# Think adding silica to M&P base will help w/suspension



## jblaney (Jun 5, 2013)

Ok, so this is my dilemma--I want to use a suspension base that is natural like the SFIC bases, but they don't make one.   In fact, I can't find any suspension bases that don't have a bunch of ingredients I don't want in my soap.   

I read that silica is the main ingredient that creates the suspension.  This was from Stephenson M&P base:

The key ingredient in the Suspending melt and pour soap base is silica.  Silica creates a suspending matrix within the formulation, but that very  property can also be apt to trap in more air and create a cloudy  effect. 
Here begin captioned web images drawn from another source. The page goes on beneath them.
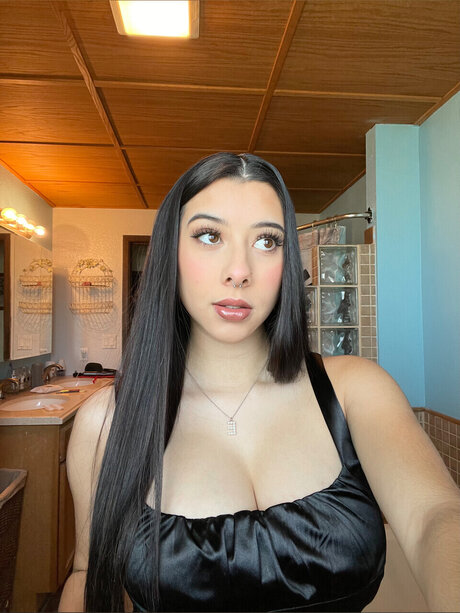 Emely Jeanine model nudes pictures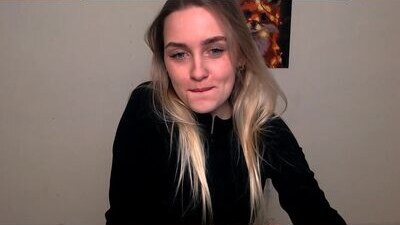 bottomless_eyes public webcam profile photo 9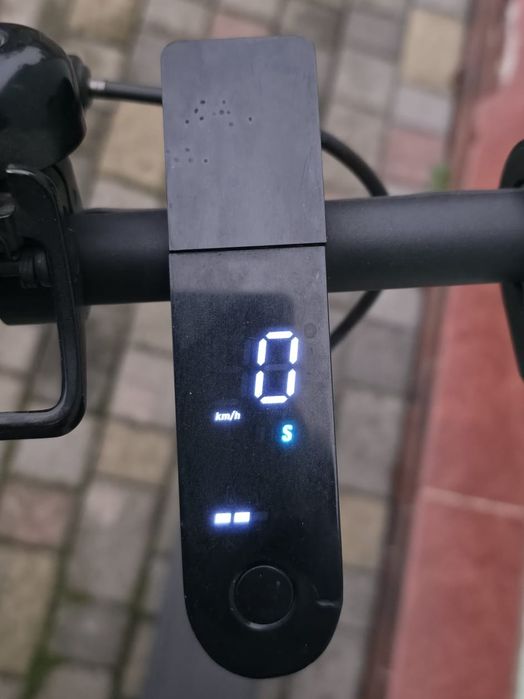 Електросамокат Xiaomi Pro2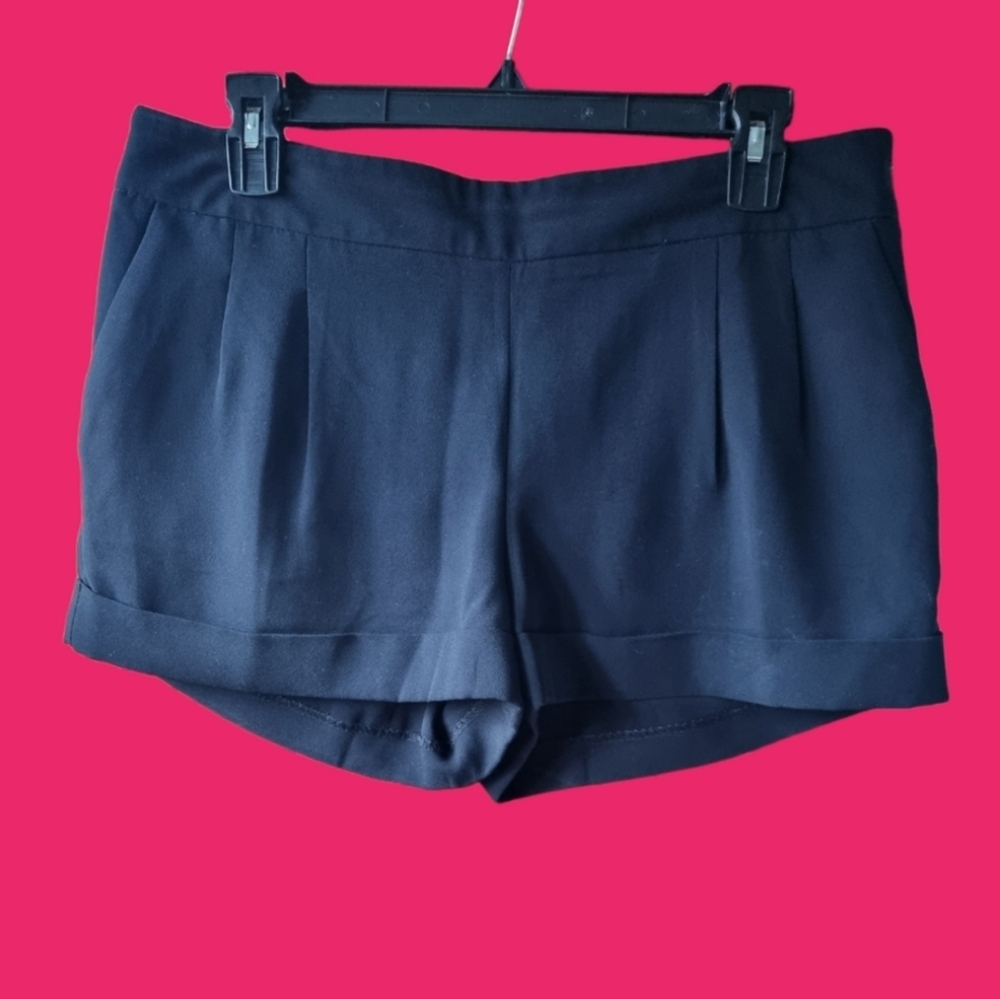 Express Dressy Classic Black Women's Shorts With Cuffs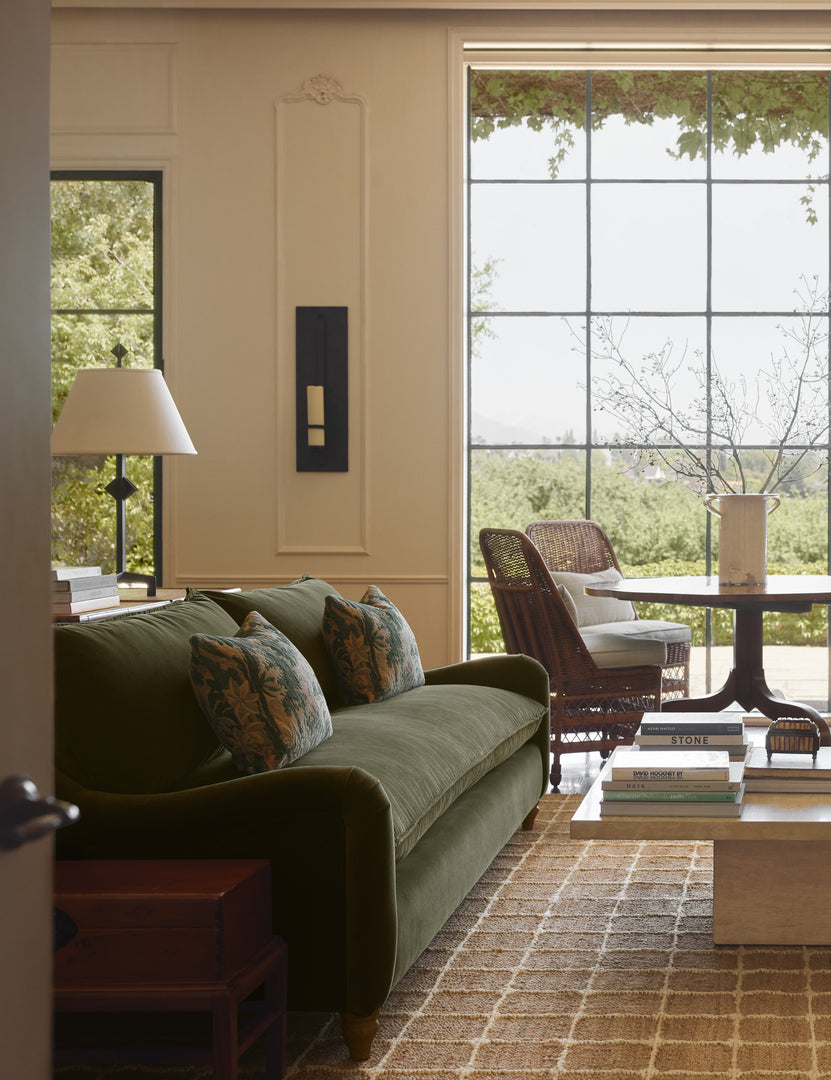 #color::jade #style::lumbar #fill type::with-insert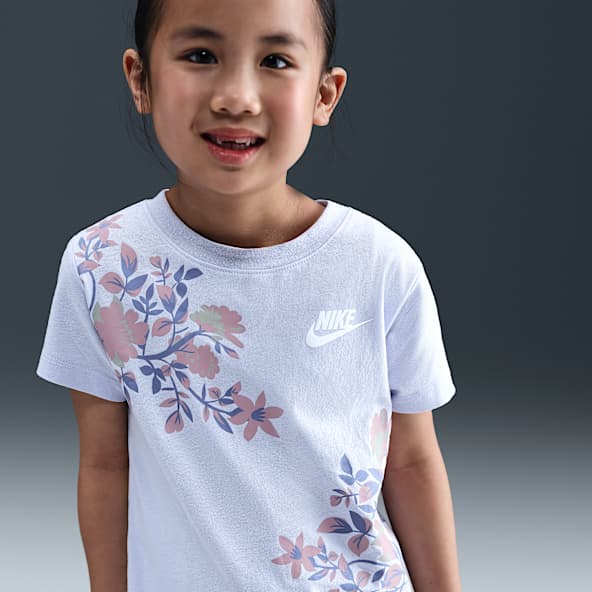 Nike Playera estampada Club Ringlet para niños talla pequeña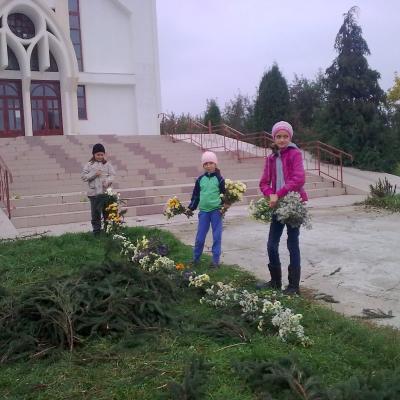 13-16 octombrie: Valea Mica: Vizita Icoanei Maicii Domnului de la Cacica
So I'm thinking of purchasing some silica, either gel or powder, and adding to my base.  Has anyone tried this or worked with silica before.   Any pointers would be appreciated.  I know this is a long shot, but I thought I would ask.


----------



## lsg (Jun 28, 2013)

No, I haven't tried using silica.  I have read that letting the base start to thicken a little before adding objects will help with susupension.


----------



## froggybean37 (Jul 9, 2013)

I'm with LSG! Whenever I've wanted to suspend anything I just stir until it cools considerably - you know it's ready when whatever you're wanting to suspend stops sinking to the bottom of your container in between stirs (it may start getting a bit congealed around the edges). I have never heard of adding silica, personally. Hopefully someone else knows...


----------